37 points by eranb 20 hours ago on lobsters | 5 comments

Fascinating - given the nature of computing, there probably is a close to infinity of arbitrary and case-specific optimization one can implement.

I wonder what gems one can find in interpreter-compiler hybrids of a JVM variety :)

chinmay | 2 minutes ago

when i read the first half my brain immediately went "i swear i've seen compilers just do n(n+1)/2 before", then i saw the second half and clang did :)

smlckz | 12 hours ago

From LLVM documentation about indvars pass:

Any use outside of the loop of an expression derived from the indvar is changed to compute the derived value outside of the loop, eliminating the dependence on the exit value of the induction variable. If the only purpose of the loop is to compute the exit value of some derived expression, this transformation will make the loop dead.

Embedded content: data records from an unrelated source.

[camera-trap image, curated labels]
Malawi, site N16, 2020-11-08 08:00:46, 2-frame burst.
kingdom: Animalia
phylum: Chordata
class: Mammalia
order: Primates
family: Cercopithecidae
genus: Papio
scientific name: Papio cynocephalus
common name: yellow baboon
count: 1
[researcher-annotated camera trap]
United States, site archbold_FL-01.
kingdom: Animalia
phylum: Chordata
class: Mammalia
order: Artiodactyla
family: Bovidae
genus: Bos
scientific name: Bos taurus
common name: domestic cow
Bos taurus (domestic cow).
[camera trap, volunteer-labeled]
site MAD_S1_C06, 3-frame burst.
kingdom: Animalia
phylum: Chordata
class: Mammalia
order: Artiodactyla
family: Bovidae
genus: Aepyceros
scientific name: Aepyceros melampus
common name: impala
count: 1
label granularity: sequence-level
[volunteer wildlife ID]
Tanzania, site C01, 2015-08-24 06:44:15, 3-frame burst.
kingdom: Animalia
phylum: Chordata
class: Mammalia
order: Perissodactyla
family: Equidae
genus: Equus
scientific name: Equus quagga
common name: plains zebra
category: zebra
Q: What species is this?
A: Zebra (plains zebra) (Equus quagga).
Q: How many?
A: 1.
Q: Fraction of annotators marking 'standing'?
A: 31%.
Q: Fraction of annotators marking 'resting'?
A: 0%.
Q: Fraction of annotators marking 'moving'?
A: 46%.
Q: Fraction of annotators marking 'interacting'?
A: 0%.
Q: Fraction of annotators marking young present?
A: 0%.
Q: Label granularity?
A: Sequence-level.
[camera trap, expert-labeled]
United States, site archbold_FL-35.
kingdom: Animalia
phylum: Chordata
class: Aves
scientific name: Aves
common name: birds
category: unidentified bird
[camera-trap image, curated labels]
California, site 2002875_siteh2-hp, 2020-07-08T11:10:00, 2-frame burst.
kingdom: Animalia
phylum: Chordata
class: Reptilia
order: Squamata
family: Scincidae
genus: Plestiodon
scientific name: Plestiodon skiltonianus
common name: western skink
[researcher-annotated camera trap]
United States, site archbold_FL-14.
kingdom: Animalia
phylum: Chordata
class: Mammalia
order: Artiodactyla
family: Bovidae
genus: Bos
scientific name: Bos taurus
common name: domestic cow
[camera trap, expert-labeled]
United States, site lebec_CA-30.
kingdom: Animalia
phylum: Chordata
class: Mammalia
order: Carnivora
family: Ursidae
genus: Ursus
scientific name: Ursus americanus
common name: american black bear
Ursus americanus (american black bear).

Sigh, compilers really need to understand before performing transformations like these.. I'll take this chance to ask: could we have benefited from expressing the intent directly*, than using "idioms" and letting the compiler guess the intent from "pattern matching" over such idioms; and, are undefined behaviour worth leaving undefined: now that we take matters of "safety" more seriously†, what benefits does undefined behaviour still have? This manner of tacit ((potential of) mis)understanding arising from (in)advertend use of undefined behaviour leaves one apprehensive.

* At a ''comfortable'' level of abstraction that would be appropriate for a particular language; so preferably not expanding/reifying down, and more so much not using inline assembly or intrinsics etc. directly. Some way we could provide more information, available to us, to the compiler, so that it could make more informed decision at optimization..

† Or it seems so: while it has been a matter of prudence and discipline, we can now afford better tools, constructs and mechanisms for ensuring some more safety; which doesn't mean we can bear so much with the difficulty of using these.. one can consider the (lack of) popularity of formal methods.

wrs | 8 hours ago

Isn’t this the step that enables vectorization in a later pass? Vectorization by pattern matching seems a lot easier than expressing the intent directly, especially since the exact vectorization capability (both operations and width) will be processor-dependent.

aw1621107 | 4 hours ago

From LLVM documentation about indvars pass:

Probably worth noting that the quoted bit is preceded by "If the trip count of a loop is computable, this pass also makes the following changes". To me that makes the quoted change more like basic constant folding/loop invariant hoisting.

could we have benefited from expressing the intent directly

Two potential responses off the top of my head:

Who's to say that what's in the code isn't already the author's preferred way to express intent?
Perhaps a more direct expression would be preferable in a vacuum, but if the language does not provide the required feature and no code in the wild uses such a thing then trying to match commonly used idioms is not the worst alternative you can choose. Making a compiler extension is another option but that has its own tradeoffs as well.

and, are undefined behaviour worth leaving undefined: now that we take matters of "safety" more seriously†, what benefits does undefined behaviour still have?

As with many things, it's a question of tradeoffs and how they apply to your particular use case. At a high level the more UB you have the more freedom the compiler/optimizer/runtime has to ~~break your program~~do its thing, but it also increases the risk of bugs due to said UB. Inversely, if you eliminate "too much" UB you may preclude otherwise desirable/important optimizations.

Also consider that most (all?) otherwise "safe' languages technically still have UB due to them providing escape hatches of one sort or another for those cases where what the language/runtime provides isn't sufficient.